8. Another defence advanced by the respondents was that the learned Commissioner has confirmed the demand on the allegation that the goods imported duty free have been clandestinely cleared; however, no evidence to this effect has been produced; no stock taking was done. We find that there is merit in the argument of the respondents. On going through the records of the case and rival submissions, we find that no attempt has been made by the Department to ascertain the stock available and the stock consumed. Though, it has been alleged that the respondents have cleared the stock of inputs clandestinely, no investigation, whatsoever, appears to have taken place in this regard to ascertain the purchasers, the transportation and the receipt of such sale. It is seen that no stock taking has been done at any point of time. No Panchnama, on the date of visit on 04/05-09-2001, indicating stock taking appears to have been placed on record. Under the circumstances, allegation of clandestine removal bereft of any evidence cannot be upheld. We find that the learned Commissioner observed that no evidence was put on record to substantiate the said allegations; the show-cause notice is silent on important issues like from where the job work was done, to whom and how these chemicals were sent; onward movement and return of formulations and there is no evidence on the purported use of the formulations in any of the orchards. Therefore, we are of the considered opinion that the Department has not made any case of clandestine removal against the appellants.

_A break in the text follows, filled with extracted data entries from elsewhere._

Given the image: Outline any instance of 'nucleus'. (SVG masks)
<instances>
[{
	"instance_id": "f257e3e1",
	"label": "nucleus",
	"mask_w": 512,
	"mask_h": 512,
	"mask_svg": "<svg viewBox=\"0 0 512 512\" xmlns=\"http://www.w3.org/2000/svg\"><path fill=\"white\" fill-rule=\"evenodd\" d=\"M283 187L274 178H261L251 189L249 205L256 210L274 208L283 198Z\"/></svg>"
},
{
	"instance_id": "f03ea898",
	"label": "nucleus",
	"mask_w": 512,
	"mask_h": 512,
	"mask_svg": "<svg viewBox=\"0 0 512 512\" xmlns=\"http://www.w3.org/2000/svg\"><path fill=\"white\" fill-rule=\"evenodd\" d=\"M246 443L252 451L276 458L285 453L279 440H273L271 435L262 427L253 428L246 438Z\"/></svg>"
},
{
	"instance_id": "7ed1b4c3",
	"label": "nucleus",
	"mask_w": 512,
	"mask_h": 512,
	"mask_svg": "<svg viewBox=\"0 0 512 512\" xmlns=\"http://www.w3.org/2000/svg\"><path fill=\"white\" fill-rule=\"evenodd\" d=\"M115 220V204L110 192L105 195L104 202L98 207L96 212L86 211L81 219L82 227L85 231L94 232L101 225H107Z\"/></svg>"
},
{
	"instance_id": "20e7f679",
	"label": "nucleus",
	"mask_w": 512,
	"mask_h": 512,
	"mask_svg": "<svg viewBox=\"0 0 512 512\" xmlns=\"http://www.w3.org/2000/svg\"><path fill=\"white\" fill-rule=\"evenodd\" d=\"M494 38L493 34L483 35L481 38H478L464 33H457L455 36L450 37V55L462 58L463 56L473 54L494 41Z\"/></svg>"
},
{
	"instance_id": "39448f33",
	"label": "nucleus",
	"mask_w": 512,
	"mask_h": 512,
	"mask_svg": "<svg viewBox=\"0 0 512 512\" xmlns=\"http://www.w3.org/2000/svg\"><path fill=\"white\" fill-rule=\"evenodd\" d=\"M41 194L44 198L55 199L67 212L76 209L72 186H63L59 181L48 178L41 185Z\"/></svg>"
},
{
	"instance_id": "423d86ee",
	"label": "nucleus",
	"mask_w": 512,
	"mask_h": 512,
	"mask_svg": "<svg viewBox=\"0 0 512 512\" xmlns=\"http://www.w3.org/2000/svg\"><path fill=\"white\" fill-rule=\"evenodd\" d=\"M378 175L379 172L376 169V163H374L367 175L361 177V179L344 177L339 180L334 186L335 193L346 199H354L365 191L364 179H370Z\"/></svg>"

9. We find that learned Commissioner has gone through the issue raised in the show-cause notice and the submissions of the appellants and has given a considered and reasoned opinion on the basis of available evidence on record. The Department has not brought out any cogent reason, whatsoever so as to negate the findings of the learned Commissioner. Under the circumstances, we find that no case has been made out against the impugned order.

10. In view of the above discussion, we are of the considered opinion that the impugned order is sustainable and requires no interference. Accordingly, the Department’s appeal is dismissed.